Introduction: This study developed a novel risk assessment model to predict the occurrence of cardiovascular disease (CVD) events. It uses a Genetic Algorithm (GA) to develop an easy-to-use model with high accuracy, calibrated based on the Isfahan Cohort Study (ICS) database. Methods: The ICS was a population-based prospective cohort study of 6,504 healthy Iranian adults aged ≥ 35 years followed for incident CVD over ten years, from 2001 to 2010. To develop a risk score, the problem of predicting CVD was solved using a well-designed GA, and finally, the results were compared with classic machine learning (ML) and statistical methods.
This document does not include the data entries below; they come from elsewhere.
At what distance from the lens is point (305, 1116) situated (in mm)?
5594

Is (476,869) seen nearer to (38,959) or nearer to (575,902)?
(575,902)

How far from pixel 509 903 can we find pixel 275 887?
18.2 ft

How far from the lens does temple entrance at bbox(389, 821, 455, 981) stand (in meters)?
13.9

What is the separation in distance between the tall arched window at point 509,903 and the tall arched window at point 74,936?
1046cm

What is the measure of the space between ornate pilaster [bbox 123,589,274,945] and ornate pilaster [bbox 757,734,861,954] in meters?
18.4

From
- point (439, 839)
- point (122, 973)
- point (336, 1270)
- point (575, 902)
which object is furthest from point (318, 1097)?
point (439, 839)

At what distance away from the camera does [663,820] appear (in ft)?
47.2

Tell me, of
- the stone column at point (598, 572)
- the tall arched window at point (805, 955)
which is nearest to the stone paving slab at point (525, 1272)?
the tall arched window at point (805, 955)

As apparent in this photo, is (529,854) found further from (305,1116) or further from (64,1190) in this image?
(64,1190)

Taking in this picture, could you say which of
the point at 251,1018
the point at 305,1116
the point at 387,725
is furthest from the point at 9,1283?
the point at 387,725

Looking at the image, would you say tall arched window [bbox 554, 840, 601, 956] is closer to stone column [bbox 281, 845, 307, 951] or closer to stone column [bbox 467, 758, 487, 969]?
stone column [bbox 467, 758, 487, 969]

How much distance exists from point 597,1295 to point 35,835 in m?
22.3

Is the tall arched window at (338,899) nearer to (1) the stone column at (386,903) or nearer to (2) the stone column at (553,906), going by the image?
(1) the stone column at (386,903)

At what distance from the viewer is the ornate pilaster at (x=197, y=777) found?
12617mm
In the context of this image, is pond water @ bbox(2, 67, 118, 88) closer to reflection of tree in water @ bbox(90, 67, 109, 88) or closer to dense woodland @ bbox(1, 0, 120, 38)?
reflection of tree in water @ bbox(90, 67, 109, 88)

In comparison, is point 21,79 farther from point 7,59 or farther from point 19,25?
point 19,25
Results: A number of risk scores such as the WHO, and PARS models were utilized as the baseline for comparison due to their similar chart-based models. The Framingham and PROCAM models were also applied to the dataset, with the area under a Receiver Operating Characteristic curve (AUROC) equal to 0.633 and 0.683, respectively. However, the more complex Deep Learning model using a three-layered Convolutional Neural Network (CNN) performed best among the ML models, with an AUROC of 0.74, and the GA-based eXplanaible Persian Atherosclerotic CVD Risk Stratification (XPARS) showed higher performance compared to the statistical methods. XPARS with eight features showed an AUROC of 0.76, and the XPARS with four features, showed an AUROC of 0.72. Conclusion: A risk model that is extracted using GA substantially improves the prediction of CVD compared to conventional methods. It is clear, interpretable and can be a suitable replacement for conventional statistical methods.

Suggested Citation

  • Mohammad Ordikhani & Mohammad Saniee Abadeh & Christof Prugger & Razieh Hassannejad & Noushin Mohammadifard & Nizal Sarrafzadegan, 2022. "An evolutionary machine learning algorithm for cardiovascular disease risk prediction," PLOS ONE, Public Library of Science, vol. 17(7), pages 1-16, July.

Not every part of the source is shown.